(409) Virtual Desensitization with MagSort Beads Accurately Predicts Antibody Specificity Reduction in a Patient Undergoing Thoracic Organ Transplantation

Body: Desensitization therapy for highly sensitized transplant candidates faces several limitations, with expensive protocols often involving complex and demanding treatment regimens. We have previously proposed HLA-specific MagSort beads to determine the antibody specificities driving the 100% cPRA in highly sensitized renal candidates. We hypothesized this virtual desensitization protocol could similarly guide clinical practice for highly sensitized thoracic candidates by identifying specificities able to be crossed following initial versus multiple rounds of antibody-depleting therapy, allowing for optimized treatment protocols tailored to individual needs. Here, we investigate the pre- and post-transplant sera of a highly-sensitized 23-year old male (cPRA 100%) who underwent favorable desensitization with Daratumumab prior to heart transplantation to reduce titers of antibody specificities to crossable levels (Figure 1, below <5,000 MFI), significantly expanding their suitable donor pool (cPRA 94.56%). MagSort beads targeting HLA epitopes covering potential reactivity (A*25:01, A*30:01, B*07:02, B*08:01, B*15:01, C*16:01, DRB1*07:01, DQB1*04:01/DQA1*02:01, DPB1*11:01/DPA1*01:03) were used to identify the specificities present in the baseline pre-transplant sera obtained before the start of therapy (Table 1). Patient high-resolution HLA typing by GenDx NGS-Pronto Nanopore sequencing facilitated eplet analysis of the eluted specificities. SAB reactivity for longitudinal samples obtained throughout the patient’s therapeutic desensitization matched the sequential dropout of predicted epitopes from the virtual desensitization procedure with crossable levels of B71, Cw8 and Cw12 achieved by 100 days, B38 by 130 days, and DQ6, DP401 and DPA1*01 by 240 days after initiation of therapy.

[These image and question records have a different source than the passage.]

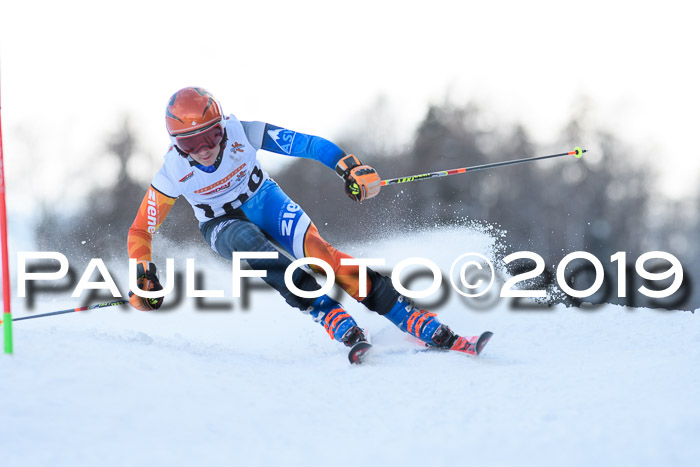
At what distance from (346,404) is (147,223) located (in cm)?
221

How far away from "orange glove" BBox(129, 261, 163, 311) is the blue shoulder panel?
1158 mm

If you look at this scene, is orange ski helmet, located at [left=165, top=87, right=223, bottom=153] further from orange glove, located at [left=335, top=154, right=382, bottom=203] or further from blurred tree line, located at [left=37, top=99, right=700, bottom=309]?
blurred tree line, located at [left=37, top=99, right=700, bottom=309]

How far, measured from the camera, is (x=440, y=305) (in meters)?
5.77

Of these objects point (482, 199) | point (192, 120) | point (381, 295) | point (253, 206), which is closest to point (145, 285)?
point (253, 206)

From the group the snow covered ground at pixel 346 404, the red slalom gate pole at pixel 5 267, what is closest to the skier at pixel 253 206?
the snow covered ground at pixel 346 404

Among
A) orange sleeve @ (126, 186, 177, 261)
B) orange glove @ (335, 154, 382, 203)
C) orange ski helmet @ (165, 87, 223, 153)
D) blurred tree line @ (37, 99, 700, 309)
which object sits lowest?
blurred tree line @ (37, 99, 700, 309)

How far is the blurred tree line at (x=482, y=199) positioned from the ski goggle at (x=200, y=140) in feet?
32.9

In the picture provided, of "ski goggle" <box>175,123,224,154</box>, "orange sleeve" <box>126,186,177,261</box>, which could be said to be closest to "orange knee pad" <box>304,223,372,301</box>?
"ski goggle" <box>175,123,224,154</box>

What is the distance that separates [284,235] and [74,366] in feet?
5.95

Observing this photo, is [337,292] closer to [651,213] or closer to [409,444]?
[409,444]

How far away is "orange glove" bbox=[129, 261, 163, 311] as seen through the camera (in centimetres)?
385

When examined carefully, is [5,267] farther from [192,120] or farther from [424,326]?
[424,326]

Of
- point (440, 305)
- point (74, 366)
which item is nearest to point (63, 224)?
point (440, 305)

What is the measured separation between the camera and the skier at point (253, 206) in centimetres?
380
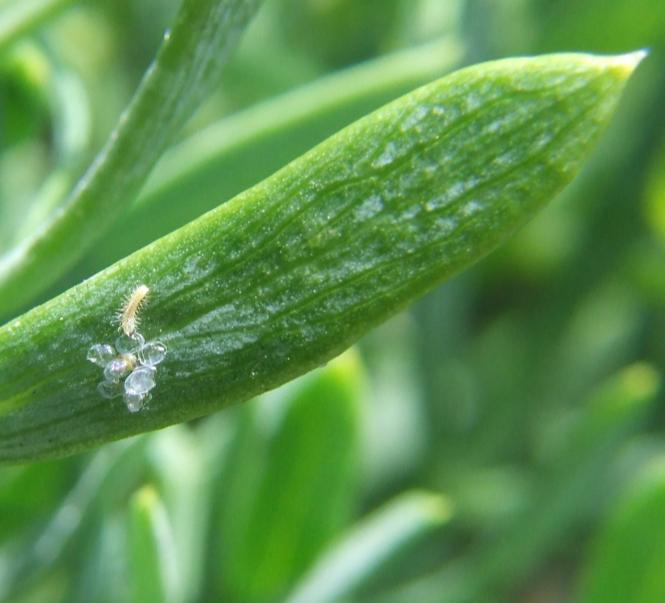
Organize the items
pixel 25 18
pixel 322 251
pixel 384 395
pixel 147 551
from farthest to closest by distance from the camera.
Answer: pixel 384 395 → pixel 25 18 → pixel 147 551 → pixel 322 251

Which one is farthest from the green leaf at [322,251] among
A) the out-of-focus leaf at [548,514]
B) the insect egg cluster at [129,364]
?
the out-of-focus leaf at [548,514]

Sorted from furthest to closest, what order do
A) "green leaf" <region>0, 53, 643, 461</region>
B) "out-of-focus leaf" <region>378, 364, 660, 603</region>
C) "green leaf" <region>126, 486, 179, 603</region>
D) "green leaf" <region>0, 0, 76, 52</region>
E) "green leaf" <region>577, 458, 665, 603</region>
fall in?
"out-of-focus leaf" <region>378, 364, 660, 603</region> → "green leaf" <region>577, 458, 665, 603</region> → "green leaf" <region>0, 0, 76, 52</region> → "green leaf" <region>126, 486, 179, 603</region> → "green leaf" <region>0, 53, 643, 461</region>

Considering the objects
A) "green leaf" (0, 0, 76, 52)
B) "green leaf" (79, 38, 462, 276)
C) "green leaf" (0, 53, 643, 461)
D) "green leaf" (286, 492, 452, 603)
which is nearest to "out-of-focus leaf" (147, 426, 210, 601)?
"green leaf" (286, 492, 452, 603)

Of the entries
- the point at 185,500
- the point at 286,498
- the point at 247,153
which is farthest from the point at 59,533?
the point at 247,153

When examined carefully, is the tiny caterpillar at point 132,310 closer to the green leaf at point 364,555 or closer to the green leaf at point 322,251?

Conclusion: Virtual desensitization using HLA-specific MagSort beads accurately simulated desensitization outcome based on patient-specific data in this highly sensitized thoracic candidate. Validation with a larger cohort of thoracic patients who have undergone therapeutic desensitization by Daratumumab and other therapies is needed for the virtual desensitization technique to be expanded into clinical practice. Refining the virtual desensitization protocol could lead to faster and more personalized care for highly sensitized thoracic patients.